I did separate systemd integration from the core functions, so the core functions stays systemd independent and can be used on their own. This can be seen in the jsonGen test as it’s using utils.genConfigOutOfBand to generate the config file from an activation script, no systemd in sight. Of course, using this you must make sure the user running the script to generate the config file has access to secrets in the first place.

For systemd, LoadCredentials= makes the secrets accessible to the service, whatever the User= is and this works even with DynamicUser=true. I added a helper for systemd, the utils.genConfigOutOfBandSystemd function, that prepares what needs to be given to LoadCredentials= so you don’t have to. This is used in the tests otherUserGroupTmpFiles, otherUserGroupStateDirectoryManual and dynamicUserManual.

For LoadCredentials= to work, the secrets need to exist already before the service is started. So in the tests, I created them thanks to activation scripts. I used that instead of pkgs.writeText because those scripts also make sure that the permissions are set to root:root and 0700. This ensures the secrets are not accessible by all users and validates that the implementation takes this into account, which it does.

Also, to be able to write the final configuration file, the parent directory must be writable by the User= set in systemd. A first technique is to use tmpfiles.d rule which the otherUserGroupTmpFiles test is doing. This is IMO pretty clunky because we must set up this rule separately and know in advance the User= set in the systemd service. In other words, this doesn’t work with DynamicUser=true. That being said, there’s nothing wrong about this solution so I’m leaving the test.

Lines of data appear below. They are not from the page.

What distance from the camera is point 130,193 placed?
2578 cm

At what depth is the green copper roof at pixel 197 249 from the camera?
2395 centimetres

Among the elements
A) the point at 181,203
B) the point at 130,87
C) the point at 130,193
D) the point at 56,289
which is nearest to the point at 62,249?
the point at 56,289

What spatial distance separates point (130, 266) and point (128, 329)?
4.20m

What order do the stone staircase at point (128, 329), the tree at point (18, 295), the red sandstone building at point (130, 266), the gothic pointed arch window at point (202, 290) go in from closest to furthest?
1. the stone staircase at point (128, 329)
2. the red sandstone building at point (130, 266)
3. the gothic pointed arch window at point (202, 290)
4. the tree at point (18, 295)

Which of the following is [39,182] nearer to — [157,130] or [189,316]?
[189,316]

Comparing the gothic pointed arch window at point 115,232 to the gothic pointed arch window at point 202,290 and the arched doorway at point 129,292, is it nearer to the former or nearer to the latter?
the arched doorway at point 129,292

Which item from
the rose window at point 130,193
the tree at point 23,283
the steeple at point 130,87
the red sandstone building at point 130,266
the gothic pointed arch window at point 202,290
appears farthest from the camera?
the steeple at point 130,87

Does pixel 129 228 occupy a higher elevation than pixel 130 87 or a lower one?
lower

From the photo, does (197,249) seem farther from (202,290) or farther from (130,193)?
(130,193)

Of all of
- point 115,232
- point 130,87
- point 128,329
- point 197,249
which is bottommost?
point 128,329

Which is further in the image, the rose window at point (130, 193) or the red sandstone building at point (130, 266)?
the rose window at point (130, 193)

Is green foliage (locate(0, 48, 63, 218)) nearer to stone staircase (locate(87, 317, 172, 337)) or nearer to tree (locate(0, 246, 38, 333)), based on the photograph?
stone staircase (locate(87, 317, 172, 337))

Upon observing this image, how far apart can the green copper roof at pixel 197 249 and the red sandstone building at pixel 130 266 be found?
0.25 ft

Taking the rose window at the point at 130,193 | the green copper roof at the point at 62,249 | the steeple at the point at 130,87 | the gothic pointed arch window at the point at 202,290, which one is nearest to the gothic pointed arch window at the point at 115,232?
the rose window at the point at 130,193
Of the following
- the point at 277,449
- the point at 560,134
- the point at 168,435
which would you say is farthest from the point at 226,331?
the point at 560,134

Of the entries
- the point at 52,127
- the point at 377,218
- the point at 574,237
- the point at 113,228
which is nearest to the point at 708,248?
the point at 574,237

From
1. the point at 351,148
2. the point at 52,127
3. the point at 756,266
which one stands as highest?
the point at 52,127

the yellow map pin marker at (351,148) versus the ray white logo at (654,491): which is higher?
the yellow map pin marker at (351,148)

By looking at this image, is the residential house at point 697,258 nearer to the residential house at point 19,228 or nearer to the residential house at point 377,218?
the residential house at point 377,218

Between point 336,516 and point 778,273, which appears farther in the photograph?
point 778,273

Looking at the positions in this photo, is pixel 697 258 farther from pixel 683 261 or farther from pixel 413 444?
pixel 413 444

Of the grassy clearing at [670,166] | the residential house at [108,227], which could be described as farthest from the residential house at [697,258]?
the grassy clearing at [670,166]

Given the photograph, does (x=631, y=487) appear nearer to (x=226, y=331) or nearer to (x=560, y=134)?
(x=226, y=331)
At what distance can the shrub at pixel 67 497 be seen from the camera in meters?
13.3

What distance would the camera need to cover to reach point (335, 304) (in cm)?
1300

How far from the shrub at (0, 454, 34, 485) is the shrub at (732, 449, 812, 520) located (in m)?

Another way to make the directory writable is simply to use StateDirectory=. This is IMO the best way to make this works as it works with DynamicUser=true. The two tests otherUserGroupStateDirectoryManual and dynamicUserManual respectively test this without and with DynamicUser=true. The configuration file is then simply accessible under $STATE_DIRECTORY/<name>.

Now, what IMO is the best method to integrate this new functionality into systemd is using the new module option I added. It takes a list of configuration files to be generated and wires everything needed inside systemd to make them available under $STATE_DIRECTORY/<name>. This is done in the *Module tests otherUserGroupStateDirectoryModule and dynamicUserModule.

Also, I updated a few functions to work with config files containing spaces.